Summary of "AZ-700 Designing and Implement Azure Networking Study SUPER Guide!"

Summary of "AZ-700 Designing and Implement Azure Networking Study SUPER Guide!"

This comprehensive video is a deep study guide and exam cram for the Microsoft AZ-700 certification, focused on designing and implementing Azure networking solutions. The presenter shares insights from taking the beta exam and provides a detailed walkthrough of key Azure networking concepts, services, and configurations relevant for the exam.

Key Technological Concepts & Product Features Covered

  1. Azure Virtual Network (VNet) Fundamentals
    • VNets are regional and subscription-scoped; cannot span regions or subscriptions.
    • VNets are Layer 3 constructs supporting IPv4 (mandatory) and optional dual-stack IPv6.
    • Subnets segment VNets; IP ranges must not overlap with other VNets or on-premises networks.
    • Azure fabric provides DHCP; IPs are dynamic by default but can be static.
    • Private IP ranges typically follow RFC 1918, but custom private ranges are possible.
    • Public IPs in Azure come in two SKUs: Basic (dynamic/static, no zone support, open by default) and Standard (static only, locked down by default, zone-aware).
    • Public IP Prefix allows contiguous blocks of public IPs.
  2. VNet Peering
    • Enables connection between VNets in same or different regions (global peering).
    • IP address spaces must be unique; peering is non-transitive.
    • Hub-and-spoke model supported with user-defined routing (UDR) and network virtual appliances (NVAs) for routing between spokes.

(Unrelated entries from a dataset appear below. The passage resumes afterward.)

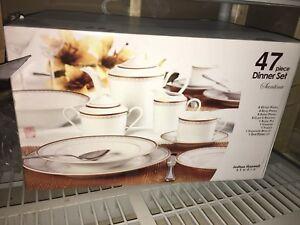 Brand new Maxwell Studio 47 pcs dinnerware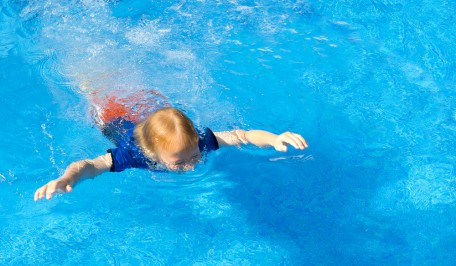 niño aprendiendo a nadar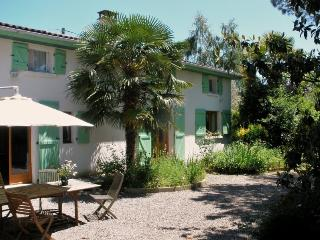 Bright 4 bedroom Guest house in Sentaraille - Sentaraille vacation rentals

    • Peering supports gateway transit to share VPN/ExpressRoute gateways between VNets.
  3. Routing in Azure
    • Default system routes exist; user-defined route tables (UDRs) can override routing.

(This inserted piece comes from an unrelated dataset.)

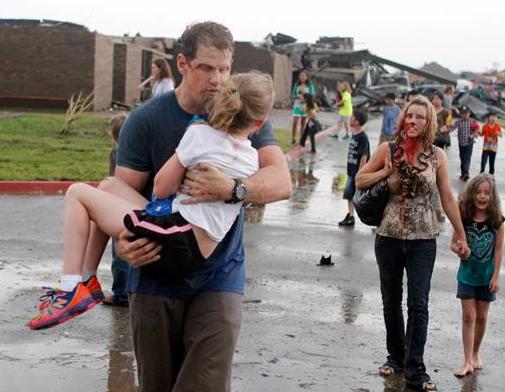 Новости в фотографиях - Ужасные последствия торнадо в Оклахоме, США - №10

    • UDRs can direct traffic to NVAs, internet, virtual network gateways, etc.
    • Effective routes and effective security rules can be viewed on NICs for troubleshooting.

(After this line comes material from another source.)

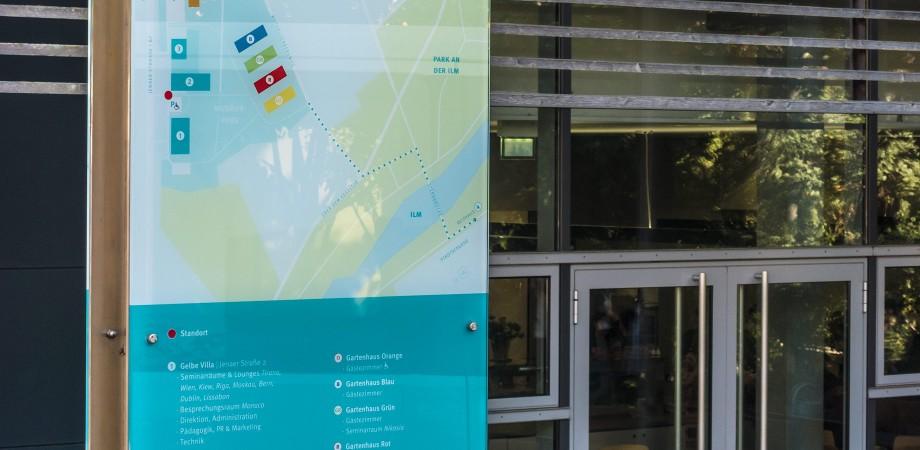 EJBW Leitsystem im Außenraum · Kartenstele · Goldwiege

  4. Outbound Connectivity
    • NAT Gateway resource provides scalable, static outbound IPs with SNAT.
    • NAT Gateway requires Standard SKU public IPs and is linked to subnets.
  5. DNS in Azure
    • Azure DNS provides name resolution for Azure resources within VNets.
    • Custom DNS servers can be used at VNet or NIC level.
    • Azure Private DNS Zones support auto-registration and resolution across VNets.
    • Azure Public DNS Zones for internet-facing services.
  6. Hybrid Connectivity
    • VPN Gateway
      • Two types: Basic (legacy, policy-based, limited) and Standard/High Performance (route-based, supports multiple tunnels, BGP, active-active).
      • Supports Site-to-Site VPN, Point-to-Site VPN (OpenVPN, SSTP, IKEv2), and coexists with ExpressRoute.
      • VPN tunnels limited to ~1 Gbps per tunnel.
    • ExpressRoute
      • Private dedicated connection to Microsoft backbone.
      • Connects customer network to Microsoft Enterprise Edge at carrier-neutral meet-me locations.
      • Supports Private Peering (VNet connectivity) and Microsoft Peering (Microsoft services like M365).
      • Circuit speeds vary; redundant active-active connections.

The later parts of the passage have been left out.